* _Your objective_: Check every line of the entries below for the word "deer", and copy the ones that have it.

-------- Data extracts

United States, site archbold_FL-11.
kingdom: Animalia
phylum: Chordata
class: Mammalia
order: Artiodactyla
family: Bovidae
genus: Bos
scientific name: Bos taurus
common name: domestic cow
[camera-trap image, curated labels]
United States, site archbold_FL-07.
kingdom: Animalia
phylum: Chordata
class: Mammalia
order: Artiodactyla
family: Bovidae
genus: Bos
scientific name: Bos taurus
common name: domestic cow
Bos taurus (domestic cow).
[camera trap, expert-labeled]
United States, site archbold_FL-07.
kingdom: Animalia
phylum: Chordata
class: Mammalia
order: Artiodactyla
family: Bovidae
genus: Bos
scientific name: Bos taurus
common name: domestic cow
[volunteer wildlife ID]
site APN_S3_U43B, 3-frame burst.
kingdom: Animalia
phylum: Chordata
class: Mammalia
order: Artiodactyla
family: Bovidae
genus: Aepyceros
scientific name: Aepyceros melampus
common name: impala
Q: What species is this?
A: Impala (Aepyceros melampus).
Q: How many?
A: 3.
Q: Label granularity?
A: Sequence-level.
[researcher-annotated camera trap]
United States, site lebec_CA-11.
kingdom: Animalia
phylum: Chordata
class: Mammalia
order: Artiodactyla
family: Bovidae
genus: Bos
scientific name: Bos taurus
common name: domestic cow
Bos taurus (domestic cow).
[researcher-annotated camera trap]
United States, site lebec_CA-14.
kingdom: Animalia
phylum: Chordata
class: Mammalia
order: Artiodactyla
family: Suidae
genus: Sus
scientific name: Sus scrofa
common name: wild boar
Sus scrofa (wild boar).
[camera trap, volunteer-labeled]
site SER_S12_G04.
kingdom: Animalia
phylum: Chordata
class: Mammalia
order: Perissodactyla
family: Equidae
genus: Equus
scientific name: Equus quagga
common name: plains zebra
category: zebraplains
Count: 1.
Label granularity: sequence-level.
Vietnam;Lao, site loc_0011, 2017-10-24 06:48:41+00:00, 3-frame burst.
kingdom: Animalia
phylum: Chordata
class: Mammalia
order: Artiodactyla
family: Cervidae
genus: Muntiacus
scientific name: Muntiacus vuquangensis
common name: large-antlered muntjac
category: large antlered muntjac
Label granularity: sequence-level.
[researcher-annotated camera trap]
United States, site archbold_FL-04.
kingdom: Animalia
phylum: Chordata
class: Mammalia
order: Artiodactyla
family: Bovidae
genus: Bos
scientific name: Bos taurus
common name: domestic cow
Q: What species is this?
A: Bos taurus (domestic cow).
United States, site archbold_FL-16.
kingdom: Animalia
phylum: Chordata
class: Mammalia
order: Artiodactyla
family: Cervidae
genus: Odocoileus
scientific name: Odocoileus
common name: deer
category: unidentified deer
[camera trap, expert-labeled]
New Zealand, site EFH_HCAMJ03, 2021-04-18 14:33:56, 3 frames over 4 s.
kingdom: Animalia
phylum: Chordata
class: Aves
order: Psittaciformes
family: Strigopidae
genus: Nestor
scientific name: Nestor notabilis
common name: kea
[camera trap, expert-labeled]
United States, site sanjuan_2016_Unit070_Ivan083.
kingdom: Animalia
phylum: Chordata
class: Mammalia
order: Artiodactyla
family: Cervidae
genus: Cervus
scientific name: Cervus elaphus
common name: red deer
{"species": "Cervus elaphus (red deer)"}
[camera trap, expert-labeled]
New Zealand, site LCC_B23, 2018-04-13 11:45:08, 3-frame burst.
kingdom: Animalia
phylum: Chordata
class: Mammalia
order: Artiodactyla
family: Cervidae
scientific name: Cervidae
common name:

----------------

* _Answer space_:
common name: deer
category: unidentified deer
common name: red deer
{"species": "Cervus elaphus (red deer)"}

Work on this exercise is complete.